Bears fans. Ask yourself how many defenders on the unit are good. Not how many can be good or used to be. How many defenders today are good?

Sad fact: answer might be one. Tim Jennings.

Blaming Mel Tucker is silly. Bears are not being out-coached on the defensive side of the ball. They are being beaten in every single one-on-one match-up. And there’s a very simple reason. They’re not talented.

And yet the Bears find themselves in the thick of a division title race due to an injury forced by Shea McClellin and the Detroit Lions doing a brilliant impression of the Detroit Lions. As Zach Zaidman Tweeted Monday morning, “Bears coach Marc Trestman today to @WBBMNewsradio: “We’re right where we were a week ago. There’s been no change.” And he’s right. The Bears organization knows they don’t have a viable collection of defensive players right now but they can’t throw in the towel on a division up for grabs.

If it hadn’t already, if somehow the last three weeks masked serious defensive issues, now this season moves squarely onto the shoulders of the offense. And twenty-one points won’t be enough to beat Minnesota or Dallas or Philadelphia or Green Bay or maybe even Cleveland. Twenty-one points might not be enough to win the first halves of those games.
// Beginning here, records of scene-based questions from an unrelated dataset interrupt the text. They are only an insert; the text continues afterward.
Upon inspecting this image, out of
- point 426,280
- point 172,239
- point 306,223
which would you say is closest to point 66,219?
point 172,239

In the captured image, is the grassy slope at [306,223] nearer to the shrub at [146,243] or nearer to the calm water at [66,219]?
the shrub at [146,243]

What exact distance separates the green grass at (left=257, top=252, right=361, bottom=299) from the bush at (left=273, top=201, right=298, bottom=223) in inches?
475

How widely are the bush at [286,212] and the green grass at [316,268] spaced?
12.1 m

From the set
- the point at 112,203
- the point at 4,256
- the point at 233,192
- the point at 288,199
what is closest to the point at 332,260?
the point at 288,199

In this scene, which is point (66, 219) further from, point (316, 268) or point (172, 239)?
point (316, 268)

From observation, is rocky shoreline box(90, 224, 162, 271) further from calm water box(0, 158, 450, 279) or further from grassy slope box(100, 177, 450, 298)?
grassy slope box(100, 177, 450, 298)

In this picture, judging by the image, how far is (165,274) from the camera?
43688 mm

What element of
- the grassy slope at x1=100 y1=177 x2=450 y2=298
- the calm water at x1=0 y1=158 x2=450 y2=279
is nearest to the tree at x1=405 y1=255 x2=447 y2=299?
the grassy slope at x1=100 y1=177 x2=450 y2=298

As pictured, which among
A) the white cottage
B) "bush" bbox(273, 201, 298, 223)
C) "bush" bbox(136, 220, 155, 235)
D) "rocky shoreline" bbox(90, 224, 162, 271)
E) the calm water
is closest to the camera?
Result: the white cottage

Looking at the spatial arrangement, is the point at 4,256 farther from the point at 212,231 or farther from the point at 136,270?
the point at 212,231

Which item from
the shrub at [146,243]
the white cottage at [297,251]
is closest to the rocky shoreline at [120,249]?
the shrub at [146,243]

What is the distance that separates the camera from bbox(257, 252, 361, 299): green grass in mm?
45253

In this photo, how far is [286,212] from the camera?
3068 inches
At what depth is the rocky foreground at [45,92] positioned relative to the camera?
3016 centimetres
The Bears need to enter a five-week, two-minute drill and score every time they possess the ball.

Crazy as it may sound the Bears may find themselves playing a football game in Minnesota for sole possession of the division lead Sunday. (They would of course need the Packers to beat the Lions on Thanksgiving.) And they are just as likely to surrender the the NFL single-game rushing record of 297 yards as they are to take the division lead.